Il concetto di sostenibilità è tra i più attuali e trova applicazione in numerosi ambiti, non solo quello alimentare. Basti pensare che accanto al tema green, si è sviluppato quello di sostenibilità alimentare, un concetto che propone il consumo di cibo nutrizionalmente sano e coltivato con un basso impatto ambientale.

Infatti, l’alimentazione e lo sviluppo sostenibile promuovono un’attenta selezione dei cibi che vengono portate sulle tavole della popolazione, considerando valori come la stagionalità dei prodotti e adottando una dieta che contribuisca a migliorare le condizioni del pianeta.

Alimentazione sostenibile

La FAO, l’Organizzazione delle Nazioni Unite per l’alimentazione e l’agricoltura, definisce l’alimentazione sostenibile come un'alimentazione a ridotto impatto ambientale che soddisfa le linee guida nutrizionali dal punto di visto economico, dell’accessibilità e dell’accettabilità culturale.

Il concetto di sviluppo sostenibile appare per la prima volta nel 1987 all’interno del Rapporto Brundtland, un documento rilasciato dalla Commissione mondiale e lo sviluppo definendolo: “Uno sviluppo che soddisfi i bisogni del presente senza compromettere le possibilità delle generazioni future di soddisfare i propri”.

In questo senso l’agricoltura sostenibile indica un sistema integrato di produzione di piante e animali con un’applicazione locale che sia in grado di sviluppare il bisogno umano, migliorando la qualità delle risorse naturali, attraverso l’uso di risorse rinnovabile e autoprodotte.
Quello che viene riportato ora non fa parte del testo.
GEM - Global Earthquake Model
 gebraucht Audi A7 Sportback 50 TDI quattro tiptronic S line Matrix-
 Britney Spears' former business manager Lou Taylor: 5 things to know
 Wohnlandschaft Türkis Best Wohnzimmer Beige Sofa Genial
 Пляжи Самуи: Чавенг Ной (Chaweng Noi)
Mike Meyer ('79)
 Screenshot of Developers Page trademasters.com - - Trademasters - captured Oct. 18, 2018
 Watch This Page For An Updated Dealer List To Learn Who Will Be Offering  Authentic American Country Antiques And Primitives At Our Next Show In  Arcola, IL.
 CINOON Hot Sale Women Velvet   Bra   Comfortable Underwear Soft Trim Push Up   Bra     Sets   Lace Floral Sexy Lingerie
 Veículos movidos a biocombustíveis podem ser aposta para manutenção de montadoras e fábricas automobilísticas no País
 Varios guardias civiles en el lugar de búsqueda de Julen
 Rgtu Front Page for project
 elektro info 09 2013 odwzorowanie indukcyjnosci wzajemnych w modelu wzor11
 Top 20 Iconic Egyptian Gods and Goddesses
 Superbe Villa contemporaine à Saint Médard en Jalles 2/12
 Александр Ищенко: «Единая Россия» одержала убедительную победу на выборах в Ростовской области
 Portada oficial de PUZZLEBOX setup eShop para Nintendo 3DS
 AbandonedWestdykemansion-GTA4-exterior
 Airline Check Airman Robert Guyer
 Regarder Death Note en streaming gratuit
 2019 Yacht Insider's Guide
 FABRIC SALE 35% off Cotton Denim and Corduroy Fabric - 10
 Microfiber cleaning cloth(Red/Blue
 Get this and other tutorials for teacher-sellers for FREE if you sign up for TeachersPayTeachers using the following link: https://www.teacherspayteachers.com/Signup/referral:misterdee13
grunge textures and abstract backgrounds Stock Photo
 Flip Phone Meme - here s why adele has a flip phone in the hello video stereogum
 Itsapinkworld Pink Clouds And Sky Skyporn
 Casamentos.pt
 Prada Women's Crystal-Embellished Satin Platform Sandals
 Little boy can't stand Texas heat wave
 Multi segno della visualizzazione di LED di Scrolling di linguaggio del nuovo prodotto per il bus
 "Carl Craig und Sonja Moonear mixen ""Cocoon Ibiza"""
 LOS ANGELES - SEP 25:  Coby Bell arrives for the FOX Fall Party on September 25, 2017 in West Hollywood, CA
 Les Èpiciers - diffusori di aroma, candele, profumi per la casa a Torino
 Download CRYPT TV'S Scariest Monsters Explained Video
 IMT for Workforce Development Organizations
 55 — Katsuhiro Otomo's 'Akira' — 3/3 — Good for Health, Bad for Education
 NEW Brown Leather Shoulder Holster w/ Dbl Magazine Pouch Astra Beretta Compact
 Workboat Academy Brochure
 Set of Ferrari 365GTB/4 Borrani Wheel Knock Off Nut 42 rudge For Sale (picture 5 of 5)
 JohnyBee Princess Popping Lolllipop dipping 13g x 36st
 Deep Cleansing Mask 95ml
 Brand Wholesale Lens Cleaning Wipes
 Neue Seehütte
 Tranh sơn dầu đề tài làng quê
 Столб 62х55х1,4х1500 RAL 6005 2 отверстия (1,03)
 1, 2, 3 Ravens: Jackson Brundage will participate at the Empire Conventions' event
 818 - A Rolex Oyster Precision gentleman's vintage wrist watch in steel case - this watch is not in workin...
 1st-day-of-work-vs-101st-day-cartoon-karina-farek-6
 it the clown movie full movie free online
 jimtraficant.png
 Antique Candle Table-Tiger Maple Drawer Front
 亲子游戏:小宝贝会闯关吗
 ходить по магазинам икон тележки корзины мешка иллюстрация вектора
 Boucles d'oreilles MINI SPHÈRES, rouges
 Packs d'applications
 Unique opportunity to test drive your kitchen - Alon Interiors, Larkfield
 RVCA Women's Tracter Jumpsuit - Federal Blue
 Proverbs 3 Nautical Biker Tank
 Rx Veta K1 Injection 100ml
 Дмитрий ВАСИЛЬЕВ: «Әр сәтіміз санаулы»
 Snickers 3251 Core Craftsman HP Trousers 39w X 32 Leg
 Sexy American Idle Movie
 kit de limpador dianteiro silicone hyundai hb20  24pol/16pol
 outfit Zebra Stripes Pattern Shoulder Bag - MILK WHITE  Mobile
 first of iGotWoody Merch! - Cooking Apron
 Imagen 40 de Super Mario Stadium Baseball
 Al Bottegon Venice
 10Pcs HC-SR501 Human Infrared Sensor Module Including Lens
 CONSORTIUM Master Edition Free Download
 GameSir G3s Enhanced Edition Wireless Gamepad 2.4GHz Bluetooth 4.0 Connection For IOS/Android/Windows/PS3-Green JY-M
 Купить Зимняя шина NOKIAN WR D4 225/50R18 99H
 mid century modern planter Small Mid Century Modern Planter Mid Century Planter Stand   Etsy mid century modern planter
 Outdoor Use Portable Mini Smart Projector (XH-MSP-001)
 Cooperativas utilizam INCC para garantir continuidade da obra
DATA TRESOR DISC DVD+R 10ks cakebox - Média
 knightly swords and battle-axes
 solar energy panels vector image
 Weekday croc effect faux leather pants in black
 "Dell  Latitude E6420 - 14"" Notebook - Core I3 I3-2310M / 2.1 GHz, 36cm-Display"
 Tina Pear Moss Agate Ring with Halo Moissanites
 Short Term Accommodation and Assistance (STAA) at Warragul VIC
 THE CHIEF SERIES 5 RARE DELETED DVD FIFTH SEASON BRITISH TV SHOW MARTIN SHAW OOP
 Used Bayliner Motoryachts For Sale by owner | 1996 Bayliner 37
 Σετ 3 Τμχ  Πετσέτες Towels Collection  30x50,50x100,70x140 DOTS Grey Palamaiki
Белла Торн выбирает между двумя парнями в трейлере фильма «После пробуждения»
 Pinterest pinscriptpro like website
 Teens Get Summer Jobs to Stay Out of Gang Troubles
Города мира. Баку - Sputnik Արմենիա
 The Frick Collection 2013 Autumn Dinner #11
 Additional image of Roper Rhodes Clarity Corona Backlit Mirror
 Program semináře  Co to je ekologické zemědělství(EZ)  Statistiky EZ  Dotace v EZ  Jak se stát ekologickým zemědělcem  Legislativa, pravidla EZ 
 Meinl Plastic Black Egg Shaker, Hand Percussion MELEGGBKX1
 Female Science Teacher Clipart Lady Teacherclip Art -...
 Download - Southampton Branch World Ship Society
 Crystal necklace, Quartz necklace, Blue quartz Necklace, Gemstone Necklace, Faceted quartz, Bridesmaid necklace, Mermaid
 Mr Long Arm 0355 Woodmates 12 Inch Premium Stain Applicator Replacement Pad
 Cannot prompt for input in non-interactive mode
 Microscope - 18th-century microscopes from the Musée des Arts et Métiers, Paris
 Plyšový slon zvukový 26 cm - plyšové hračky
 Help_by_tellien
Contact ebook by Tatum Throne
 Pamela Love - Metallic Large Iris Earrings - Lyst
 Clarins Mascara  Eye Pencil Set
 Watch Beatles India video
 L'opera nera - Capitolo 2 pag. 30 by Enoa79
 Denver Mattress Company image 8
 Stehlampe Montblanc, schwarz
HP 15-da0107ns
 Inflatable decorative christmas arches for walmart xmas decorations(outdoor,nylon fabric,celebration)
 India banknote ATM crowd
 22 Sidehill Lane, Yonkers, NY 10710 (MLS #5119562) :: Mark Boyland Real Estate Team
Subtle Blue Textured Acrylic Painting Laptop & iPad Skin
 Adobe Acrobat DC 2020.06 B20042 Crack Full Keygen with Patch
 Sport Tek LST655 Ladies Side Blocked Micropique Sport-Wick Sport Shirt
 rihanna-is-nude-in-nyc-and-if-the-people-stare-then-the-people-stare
D’altro canto, un ruolo importante nella sostenibilità ambientale e nella corretta alimentazione è svolto dal consumatore. È importante che siano adottati alcuni comportamenti che giocano un ruolo fondamentale nel determinare la salubrità dell’ambiente:

  • Consumare meno cibo: nonostante in una porzione importante del pianeta la denutrizione sia ancora una realtà, la tendenza al sovraconsumo alimentare è molto diffusa nel mondo. Infatti, l'alimentazione eccessiva incentiva un tipo di agricoltura e allevamento intensivo e poco rispettoso dei ritmi della Natura nonché dall’impatto ambientale spesso evidente; 
  • Meno spreco alimentare: secondo le stime in Europa vengono sprecate circa 88 milioni di tonnellate di cibo, il 53% del quale è costituito da spreco domestico.
  • Riduzione degli ingredienti ad origine animale: la produzione di alimenti di origine animale non solo ha un maggior impatto ambientale, ma richiede un maggior dispendio di risorse rispetto a quelle necessarie per i prodotti di origine vegetale. Ne consegue che i consumatori dovrebbero preferire alimenti sostenibili di origine animale come il pollame, il pesce pescato e ridurre i consumi di carne rossa, latticini e uova; allo stesso tempo sarebbe opportuno inserire nell’alimentazione un maggior apporto di prodotti di origine vegetale come frutta, verdura, cereali e legumi. Inoltre un consumo di alimenti di origine animale è associato ad un maggior rischio di ipertensione, ictus, diabete di tipo 2 e alcune forme di cancro. 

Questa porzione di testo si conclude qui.